Mestaruussarja
- Season: 1958
- Champions: KuPS Kuopio
- Relegated: IKissat Tampere VPS Vaasa KTP Kotka

= 1958 Mestaruussarja =

The 1958 season was the 28th completed season of Finnish Football League Championship, known as the Mestaruussarja.

==Overview==
The Mestaruussarja was administered by the Finnish Football Association and the competition's 1958 season was contested by 10 teams.
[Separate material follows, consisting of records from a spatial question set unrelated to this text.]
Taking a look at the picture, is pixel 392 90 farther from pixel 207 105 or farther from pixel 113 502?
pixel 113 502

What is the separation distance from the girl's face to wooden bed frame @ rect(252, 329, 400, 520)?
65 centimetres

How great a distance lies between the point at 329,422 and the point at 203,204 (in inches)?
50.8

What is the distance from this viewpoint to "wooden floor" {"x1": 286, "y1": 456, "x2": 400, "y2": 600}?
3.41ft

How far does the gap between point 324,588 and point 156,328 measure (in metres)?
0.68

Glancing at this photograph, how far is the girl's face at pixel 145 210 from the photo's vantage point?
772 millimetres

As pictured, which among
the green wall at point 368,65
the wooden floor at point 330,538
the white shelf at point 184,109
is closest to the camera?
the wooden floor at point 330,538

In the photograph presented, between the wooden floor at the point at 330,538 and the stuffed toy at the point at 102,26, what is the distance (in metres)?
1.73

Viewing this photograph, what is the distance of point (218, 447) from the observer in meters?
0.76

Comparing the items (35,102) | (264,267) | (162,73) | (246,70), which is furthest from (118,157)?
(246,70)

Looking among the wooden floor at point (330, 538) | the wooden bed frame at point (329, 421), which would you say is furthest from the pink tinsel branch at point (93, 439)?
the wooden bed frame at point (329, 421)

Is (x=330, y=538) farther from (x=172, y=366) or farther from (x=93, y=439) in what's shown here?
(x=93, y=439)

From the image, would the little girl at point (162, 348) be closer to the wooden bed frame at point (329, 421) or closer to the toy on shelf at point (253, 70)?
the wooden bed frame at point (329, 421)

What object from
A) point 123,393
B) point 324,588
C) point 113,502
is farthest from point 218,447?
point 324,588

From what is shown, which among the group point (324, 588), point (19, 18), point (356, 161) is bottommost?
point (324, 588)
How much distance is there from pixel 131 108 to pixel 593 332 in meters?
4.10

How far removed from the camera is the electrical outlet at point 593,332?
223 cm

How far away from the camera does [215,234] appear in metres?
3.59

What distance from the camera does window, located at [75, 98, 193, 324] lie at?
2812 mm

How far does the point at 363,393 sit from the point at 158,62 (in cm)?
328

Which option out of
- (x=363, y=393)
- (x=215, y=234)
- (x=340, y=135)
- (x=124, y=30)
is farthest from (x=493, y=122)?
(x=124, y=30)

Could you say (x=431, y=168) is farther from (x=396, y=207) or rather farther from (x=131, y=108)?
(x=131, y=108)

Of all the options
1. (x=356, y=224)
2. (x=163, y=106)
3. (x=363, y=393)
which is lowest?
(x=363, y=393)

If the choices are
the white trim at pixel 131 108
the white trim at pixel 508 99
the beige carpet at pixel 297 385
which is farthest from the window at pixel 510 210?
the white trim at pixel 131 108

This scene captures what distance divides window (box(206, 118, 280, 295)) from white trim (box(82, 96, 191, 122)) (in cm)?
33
After the series had been completed, KuPS Kuopio and HPS Helsinki were tied with each having 26 points. These two teams then faced each other in a match that decided the championship. KuPS won the match and the championship 1–0 after extra time and earned a place in the 1959–60 European Cup preliminary round (although they subsequently withdrew).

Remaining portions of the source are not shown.